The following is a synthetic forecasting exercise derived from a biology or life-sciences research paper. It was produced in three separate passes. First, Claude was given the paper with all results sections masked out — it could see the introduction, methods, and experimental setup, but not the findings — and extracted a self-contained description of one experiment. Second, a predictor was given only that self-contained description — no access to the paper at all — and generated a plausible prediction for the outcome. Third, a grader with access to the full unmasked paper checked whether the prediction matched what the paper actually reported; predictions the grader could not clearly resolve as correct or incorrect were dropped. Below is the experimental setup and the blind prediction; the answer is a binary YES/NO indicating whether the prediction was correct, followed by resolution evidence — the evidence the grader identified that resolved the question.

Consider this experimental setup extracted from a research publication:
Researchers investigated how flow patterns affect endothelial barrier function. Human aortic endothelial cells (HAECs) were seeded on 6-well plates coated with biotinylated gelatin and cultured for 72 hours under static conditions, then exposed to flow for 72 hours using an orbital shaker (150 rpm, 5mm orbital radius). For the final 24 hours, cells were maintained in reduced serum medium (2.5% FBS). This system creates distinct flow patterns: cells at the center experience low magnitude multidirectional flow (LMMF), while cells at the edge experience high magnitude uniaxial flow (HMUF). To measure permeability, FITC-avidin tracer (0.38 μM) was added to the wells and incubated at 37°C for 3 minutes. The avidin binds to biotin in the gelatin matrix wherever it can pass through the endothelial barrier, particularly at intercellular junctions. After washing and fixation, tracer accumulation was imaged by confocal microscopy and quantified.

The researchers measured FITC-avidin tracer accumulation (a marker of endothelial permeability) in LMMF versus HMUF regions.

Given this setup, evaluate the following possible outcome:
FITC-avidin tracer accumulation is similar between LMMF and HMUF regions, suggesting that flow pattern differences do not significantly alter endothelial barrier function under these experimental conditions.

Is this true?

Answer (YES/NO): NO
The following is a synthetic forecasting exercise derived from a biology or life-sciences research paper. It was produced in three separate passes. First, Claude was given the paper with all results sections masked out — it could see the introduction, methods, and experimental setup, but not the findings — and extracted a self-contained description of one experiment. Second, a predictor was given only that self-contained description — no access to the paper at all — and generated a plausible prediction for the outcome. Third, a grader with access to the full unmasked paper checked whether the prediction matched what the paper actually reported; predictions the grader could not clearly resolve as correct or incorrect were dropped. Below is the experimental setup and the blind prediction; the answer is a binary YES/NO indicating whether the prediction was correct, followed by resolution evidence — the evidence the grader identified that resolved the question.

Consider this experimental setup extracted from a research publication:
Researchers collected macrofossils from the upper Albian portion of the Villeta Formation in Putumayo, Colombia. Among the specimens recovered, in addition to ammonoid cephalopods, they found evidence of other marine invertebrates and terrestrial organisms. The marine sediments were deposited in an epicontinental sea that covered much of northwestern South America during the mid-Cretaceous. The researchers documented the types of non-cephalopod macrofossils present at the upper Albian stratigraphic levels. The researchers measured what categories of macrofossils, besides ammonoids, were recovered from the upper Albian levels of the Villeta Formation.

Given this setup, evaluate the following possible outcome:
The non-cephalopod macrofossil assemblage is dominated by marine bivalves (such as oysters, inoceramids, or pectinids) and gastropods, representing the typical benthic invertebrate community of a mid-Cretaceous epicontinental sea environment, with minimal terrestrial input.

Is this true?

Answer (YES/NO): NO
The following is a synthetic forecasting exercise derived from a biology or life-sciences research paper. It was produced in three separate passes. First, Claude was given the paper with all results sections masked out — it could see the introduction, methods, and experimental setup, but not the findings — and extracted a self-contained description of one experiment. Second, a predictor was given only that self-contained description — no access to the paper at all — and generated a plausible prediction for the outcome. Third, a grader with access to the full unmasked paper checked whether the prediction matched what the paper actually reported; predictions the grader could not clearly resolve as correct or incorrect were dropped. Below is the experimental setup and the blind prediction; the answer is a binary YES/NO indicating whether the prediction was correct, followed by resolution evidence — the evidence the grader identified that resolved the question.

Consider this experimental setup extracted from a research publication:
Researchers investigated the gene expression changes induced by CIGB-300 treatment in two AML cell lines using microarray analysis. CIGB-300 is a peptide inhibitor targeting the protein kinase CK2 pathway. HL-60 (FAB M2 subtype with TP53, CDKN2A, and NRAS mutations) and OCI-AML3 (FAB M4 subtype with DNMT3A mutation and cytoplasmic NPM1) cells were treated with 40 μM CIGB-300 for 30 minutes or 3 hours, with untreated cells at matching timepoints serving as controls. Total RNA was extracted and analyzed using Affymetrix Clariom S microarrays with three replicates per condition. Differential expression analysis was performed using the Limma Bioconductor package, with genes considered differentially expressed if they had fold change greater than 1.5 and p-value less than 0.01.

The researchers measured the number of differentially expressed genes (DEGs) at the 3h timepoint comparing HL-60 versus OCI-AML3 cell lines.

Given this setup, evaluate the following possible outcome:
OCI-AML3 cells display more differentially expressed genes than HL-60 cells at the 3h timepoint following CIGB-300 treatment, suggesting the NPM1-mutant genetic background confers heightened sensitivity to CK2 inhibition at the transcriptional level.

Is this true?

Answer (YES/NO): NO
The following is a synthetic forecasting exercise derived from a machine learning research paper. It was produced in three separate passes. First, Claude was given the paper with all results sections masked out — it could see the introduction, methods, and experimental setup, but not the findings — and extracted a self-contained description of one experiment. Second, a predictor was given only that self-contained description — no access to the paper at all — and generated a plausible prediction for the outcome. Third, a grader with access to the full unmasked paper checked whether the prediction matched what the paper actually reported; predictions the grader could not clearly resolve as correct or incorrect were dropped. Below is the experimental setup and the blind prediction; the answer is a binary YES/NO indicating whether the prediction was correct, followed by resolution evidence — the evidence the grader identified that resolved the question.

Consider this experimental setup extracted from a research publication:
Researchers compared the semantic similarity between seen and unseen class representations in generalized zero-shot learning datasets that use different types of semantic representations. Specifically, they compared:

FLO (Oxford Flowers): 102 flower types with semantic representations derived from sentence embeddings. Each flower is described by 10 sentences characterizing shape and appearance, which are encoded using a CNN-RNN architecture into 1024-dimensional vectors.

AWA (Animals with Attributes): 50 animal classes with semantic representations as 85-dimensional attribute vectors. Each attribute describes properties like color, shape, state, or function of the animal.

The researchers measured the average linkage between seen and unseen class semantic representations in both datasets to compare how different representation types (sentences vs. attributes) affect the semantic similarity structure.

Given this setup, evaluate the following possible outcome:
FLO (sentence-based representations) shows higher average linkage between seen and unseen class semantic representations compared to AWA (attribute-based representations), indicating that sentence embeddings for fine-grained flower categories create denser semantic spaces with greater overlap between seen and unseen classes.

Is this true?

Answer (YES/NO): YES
___
Activity: The word "datasets" appears in some lines of the listing. Give the number of those lines, and only that.

Solution to this problem: 2